Rewrite the lines starting at the one containing "At what distance is" and ending at the one containing "6541 centimetres", changing "farthest" to "most distant" and leaving everything else as it is.

Input for this task:
========
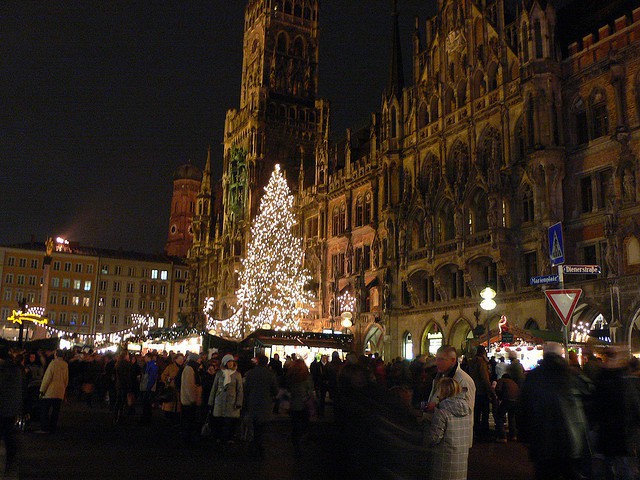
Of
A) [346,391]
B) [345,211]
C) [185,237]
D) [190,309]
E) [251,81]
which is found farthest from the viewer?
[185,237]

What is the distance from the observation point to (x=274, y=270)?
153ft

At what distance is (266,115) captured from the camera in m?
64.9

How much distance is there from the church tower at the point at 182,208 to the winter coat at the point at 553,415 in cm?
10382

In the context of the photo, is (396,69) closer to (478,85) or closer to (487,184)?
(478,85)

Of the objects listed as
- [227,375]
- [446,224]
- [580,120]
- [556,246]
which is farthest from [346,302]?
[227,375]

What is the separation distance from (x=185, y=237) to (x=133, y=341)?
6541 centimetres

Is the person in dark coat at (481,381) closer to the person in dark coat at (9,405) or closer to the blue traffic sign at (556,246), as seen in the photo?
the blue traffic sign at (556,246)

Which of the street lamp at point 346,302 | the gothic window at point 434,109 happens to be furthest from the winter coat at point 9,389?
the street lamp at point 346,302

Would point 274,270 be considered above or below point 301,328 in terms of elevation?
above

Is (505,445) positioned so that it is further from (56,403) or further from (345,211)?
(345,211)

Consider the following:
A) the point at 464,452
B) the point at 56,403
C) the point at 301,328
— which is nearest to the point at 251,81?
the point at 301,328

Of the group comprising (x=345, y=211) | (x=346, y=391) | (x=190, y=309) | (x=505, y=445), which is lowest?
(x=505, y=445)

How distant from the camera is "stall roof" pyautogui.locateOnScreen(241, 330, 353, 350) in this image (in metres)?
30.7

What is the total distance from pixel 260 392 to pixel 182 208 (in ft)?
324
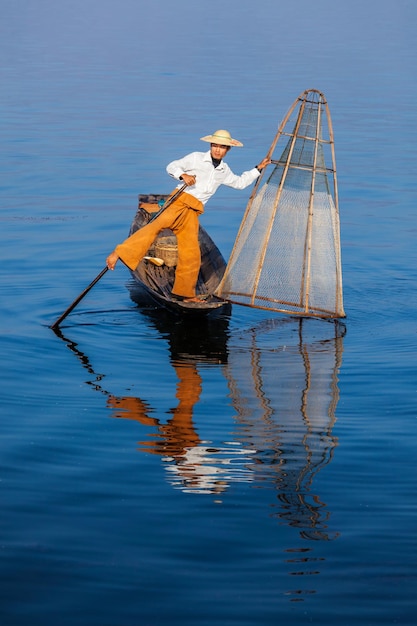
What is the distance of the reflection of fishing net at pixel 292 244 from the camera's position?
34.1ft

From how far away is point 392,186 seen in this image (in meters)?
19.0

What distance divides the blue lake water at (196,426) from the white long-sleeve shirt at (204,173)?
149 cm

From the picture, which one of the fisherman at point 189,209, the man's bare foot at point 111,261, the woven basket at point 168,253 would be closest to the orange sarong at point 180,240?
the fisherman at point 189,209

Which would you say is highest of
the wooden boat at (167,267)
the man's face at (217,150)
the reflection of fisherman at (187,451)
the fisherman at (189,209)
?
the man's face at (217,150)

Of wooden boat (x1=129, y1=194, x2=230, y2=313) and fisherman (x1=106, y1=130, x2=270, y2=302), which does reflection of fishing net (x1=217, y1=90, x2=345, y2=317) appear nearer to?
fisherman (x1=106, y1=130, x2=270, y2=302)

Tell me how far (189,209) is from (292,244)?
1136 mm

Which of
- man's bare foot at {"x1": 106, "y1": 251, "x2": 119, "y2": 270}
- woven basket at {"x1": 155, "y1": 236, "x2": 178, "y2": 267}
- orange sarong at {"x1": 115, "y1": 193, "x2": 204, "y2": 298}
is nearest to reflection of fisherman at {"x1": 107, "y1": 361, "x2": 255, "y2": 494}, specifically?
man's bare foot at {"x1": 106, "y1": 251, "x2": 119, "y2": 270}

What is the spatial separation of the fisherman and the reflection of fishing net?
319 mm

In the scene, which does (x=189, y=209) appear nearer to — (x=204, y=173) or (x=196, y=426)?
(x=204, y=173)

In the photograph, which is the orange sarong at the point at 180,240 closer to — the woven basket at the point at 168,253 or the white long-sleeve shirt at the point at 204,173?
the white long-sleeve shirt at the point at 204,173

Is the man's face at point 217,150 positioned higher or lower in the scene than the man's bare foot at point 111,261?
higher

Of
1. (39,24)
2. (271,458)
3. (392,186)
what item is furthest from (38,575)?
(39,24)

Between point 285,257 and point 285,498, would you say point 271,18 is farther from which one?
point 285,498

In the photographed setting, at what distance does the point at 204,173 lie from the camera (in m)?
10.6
========
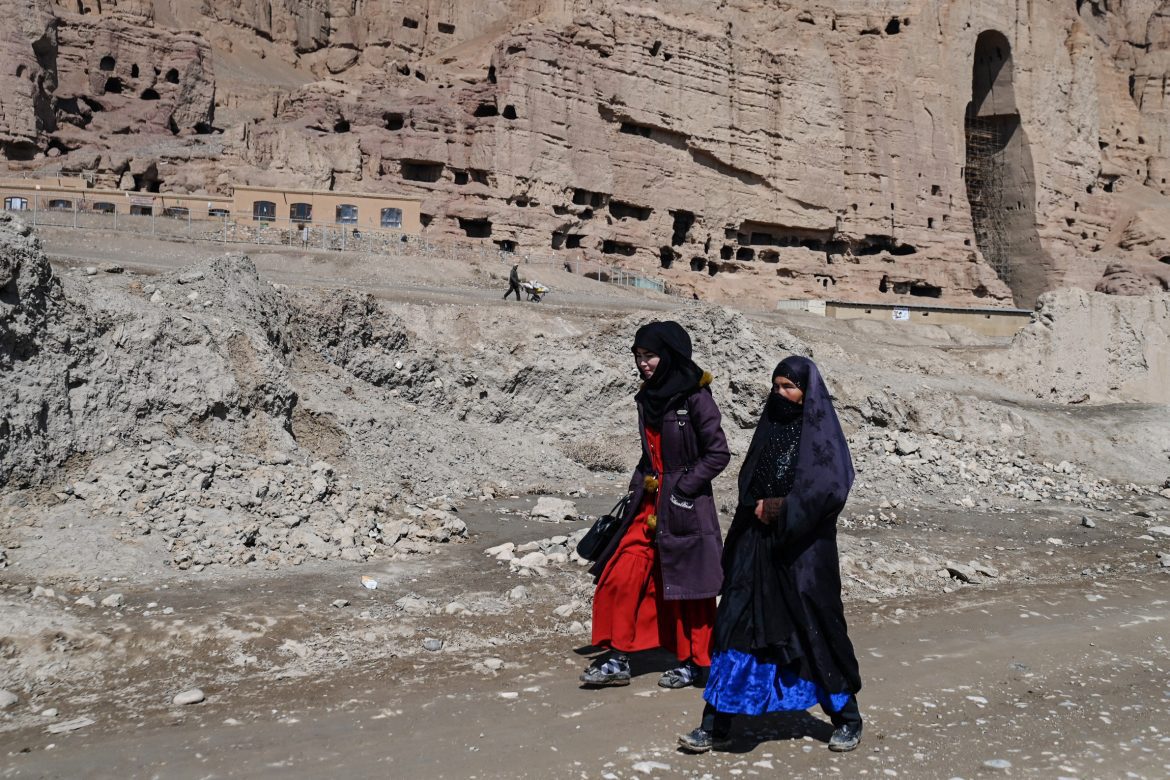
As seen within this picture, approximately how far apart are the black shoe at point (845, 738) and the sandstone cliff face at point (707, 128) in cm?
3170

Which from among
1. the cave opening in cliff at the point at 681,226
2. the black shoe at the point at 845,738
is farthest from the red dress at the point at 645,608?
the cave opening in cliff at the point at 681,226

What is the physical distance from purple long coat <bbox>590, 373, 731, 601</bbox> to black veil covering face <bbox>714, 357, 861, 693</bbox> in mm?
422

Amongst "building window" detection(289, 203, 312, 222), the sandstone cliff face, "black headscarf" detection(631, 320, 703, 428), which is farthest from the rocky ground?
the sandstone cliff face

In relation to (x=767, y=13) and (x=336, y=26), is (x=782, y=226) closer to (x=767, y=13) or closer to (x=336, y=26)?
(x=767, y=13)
========
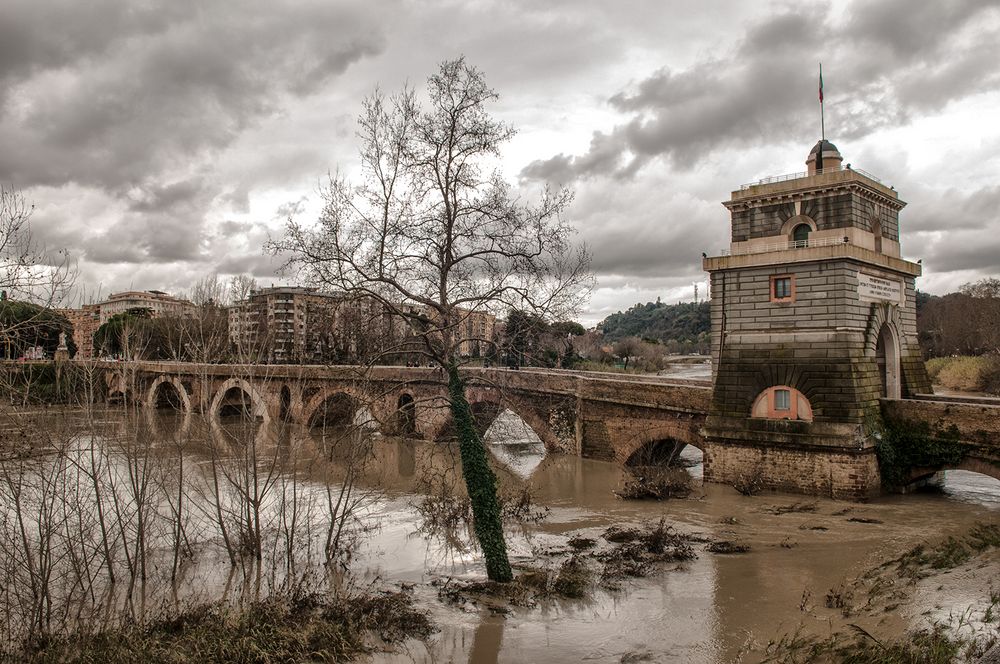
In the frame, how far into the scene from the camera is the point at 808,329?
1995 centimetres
========
Exercise solution:
At what distance is (266,115) captured from the camera in m?
64.9

How much distance is there from the church tower at the point at 182,208 to the winter coat at the point at 553,415 in cm?
10382

In the context of the photo, is (396,69) closer to (478,85) or closer to (487,184)?
(478,85)

Of the objects listed as
- [227,375]
- [446,224]
- [580,120]
- [556,246]
which is most distant from [346,302]?
[227,375]

What is the separation distance from (x=185, y=237) to (x=133, y=341)?
6541 centimetres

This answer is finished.